Kerstin Schwenke, wissenschaftliche Mitarbeiterin am Zentrum für Holocaust-Studien des Instituts für Zeitgeschichte, hat für ihre Dissertation über Besuche in nationalsozialistischen Konzentrationslagern zwischen 1933 und 1945 den Michael-Doeberl-Preis 2021 erhalten. Die Auszeichnung wird von der Gesellschaft der Münchner Landeshistoriker jedes Jahr für herausragende, am Institut für Bayerische Geschichte der LMU München entstandene Abschlussarbeiten vergeben.
Kerstin Schwenke hat in ihrer Studie, die unter dem Titel „Öffentlichkeit und Inszenierung - Besuche in nationalsozialistischen Konzentrationslagern zwischen 1933 und 1945“ publiziert wurde, die Besuchspraxis in nationalsozialistischen Konzentrationslagern untersucht. Anders als nach 1945 oft dargestellt, waren diese keine hermetisch von der Außenwelt abgeschirmten Orte. Immer wieder wollte oder musste die SS die Tore für Außenstehende öffnen. Bei den Besuchergruppen ist eine große Bandbreite an Akteuren auszumachen, darunter in- und ausländische Journalisten, NS- und SS-Größen, Künstlerinnen und Künstler, Wirtschaftsvertreter, internationale Hilfsorganisationen, Angehörige der Häftlinge und Vertreter ideologisch verwandter, aber auch demokratischer Staaten.
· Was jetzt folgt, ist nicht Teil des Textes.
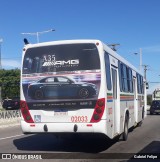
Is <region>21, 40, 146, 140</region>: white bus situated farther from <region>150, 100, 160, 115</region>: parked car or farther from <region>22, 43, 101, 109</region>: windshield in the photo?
<region>150, 100, 160, 115</region>: parked car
Die Studie gibt einen Überblick über die verschiedenen Besuchergruppen, die im Blick der Öffentlichkeit stehenden Lager und die Motive der SS sowie der Besucherinnen und Besucher. Auf der Basis von Aufzeichnungen ehemaliger Häftlinge, zeitgenössischen Zeitungsartikeln und Berichten der Besuchergruppen, Akten der SS sowie Beständen der juristischen Aufarbeitung der nationalsozialistischen Verbrechen werden die historischen Geschehnisse nachgezeichnet und analysiert. Die Untersuchung richtet dabei ihren Schwerpunkt auf Visiten in den Lagern, die vor Kriegsbeginn entstanden sind, bezieht aber auch Beispiele aus Auschwitz mit ein. Besondere Aufmerksamkeit gilt den Präsentationsstrategien der SS und der Wahrnehmung der Orte durch diejenigen, die nur eine Momentaufnahme des Lebens im Konzentrationslager zu sehen bekamen. Die Besuche stellten immer eine Inszenierung dar, die je nach dem Hintergrund der Gäste unterschiedliche Teilaspekte der Lagerrealität zeigte.
Kerstin Schwenke hat Geschichte, Germanistik und Erziehungswissenschaften in München und Salamanca studiert. Nach dem Referendariat für Lehramt Gymnasium und beruflichen Stationen an der KZ-Gedenkstätte Dachau und am NS-Dokumentationszentrum München ist sie seit 2017 wissenschaftliche Mitarbeiterin am Zentrum für Holocaust-Studien des IfZ. Betreut durch Ferdinand Kramer (LMU München) und Nikolaus Wachsmann (Birkbeck College, University of London) schloss sie dort ihr Promotionsprojekt mit summa cum laude ab.
Die Preisverleihung fand am 26. Juli im Rahmen der hybriden Jahresversammlung der Gesellschaft der Münchner Landeshistoriker im Institut für Bayerische Geschichte statt. Neben Kerstin Schwenke wurden auch Larissa Wagner und Michael Hetz ausgezeichnet.